Wednesday, December 4, 2019

Muslims Kill Liberals pt 8

The father of one of the victims of the most recent London Bridge terror attack has penned a public letter, and it's everything you'd expect out of Clown World.
Jack devoted his energy to the purpose of Learning Together: a pioneering programme to bring students from university and prisons together to share their unique perspectives on justice. ... He would be seething at his death, and his life, being used to perpetuate an agenda of hate that he gave his everything fighting against. 
Jack would be seething at his death, because it has fueled a far-right reaction of perpetrator-blaming. One has to wonder if his last words - as he laid bleeding out on Britain's iconic landmark at the hand of one Usman Khan - was to apologize for his privilege.

The great irony here is that Jack's life work was prison reform. He wanted prisons to focus on rehabilitation rather than long-term incarceration. Well, his assailant had been released early for just those reasons. Previously convicted for terrorism related crimes for which the maximum penalty was a life sentence, Khan was sentenced to sixteen years and released after eight - apparently having been deemed rehabilitated by a parole judge. He then proceeded - less than a year after regaining his freedom - to attend one of Jack's Learning Together conferences.
He attended a “Learning Together” conference for ex-offenders, and used the event to launch a bloody attack, stabbing two people to death and wounding three others.
Sometimes reality truly is stranger than fiction.

Heavy.com reports on the elder Merritt's Twitter activity:
Merritt’s dad said his son wouldn’t want people to use his death to advance policies he was fighting against.

“My son, Jack, who was killed in this attack, would not wish his death to be used as the pretext for more draconian sentences or for detaining people unnecessarily,” Merritt’s dad, David Merritt, wrote on his Twitter page.

Merritt added: “Cambridge has lost a proud son and a champion for underdogs everywhere, but especially those dealt a losing hand by life, who ended up in the prison system.”

He called Jack a “beautiful spirit.
He was not a beautiful spirit.
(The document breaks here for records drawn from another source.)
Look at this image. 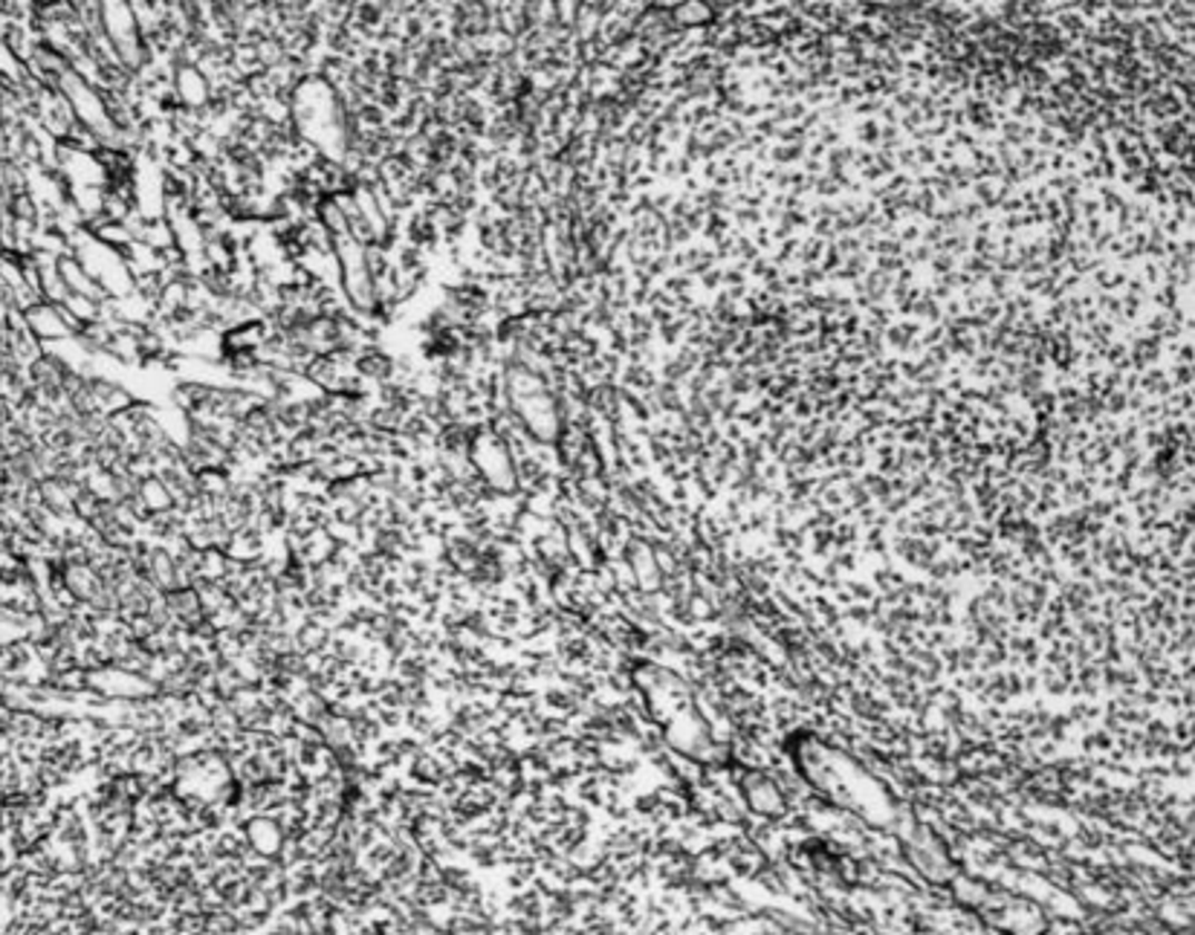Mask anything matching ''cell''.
Masks as SVG:
<instances>
[{
  "label": "cell",
  "mask_w": 1195,
  "mask_h": 935,
  "mask_svg": "<svg viewBox=\"0 0 1195 935\" xmlns=\"http://www.w3.org/2000/svg\"><path fill=\"white\" fill-rule=\"evenodd\" d=\"M102 23L105 38L110 50L119 59V65L128 73H137L146 61V32L139 27L137 12L128 3H102Z\"/></svg>",
  "instance_id": "obj_1"
},
{
  "label": "cell",
  "mask_w": 1195,
  "mask_h": 935,
  "mask_svg": "<svg viewBox=\"0 0 1195 935\" xmlns=\"http://www.w3.org/2000/svg\"><path fill=\"white\" fill-rule=\"evenodd\" d=\"M177 88H180L182 102L191 105V108H200V105L209 102V81H206V76H200V70H197L195 65L180 67Z\"/></svg>",
  "instance_id": "obj_2"
}]
</instances>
He was very naive, at best. He was an active cheerleader for the the destruction of British society, and the suicidal advocacy is now carried on in his name by his own father - who avows that the most tragic aspect of his son being murdered in the heart of a London by a convicted terrorist is that some people will have the gall to look negatively upon the ordeal. In some sense, we have to agree. Jack Merritt was directly punished for the same stupidity he was dedicating his life towards promoting.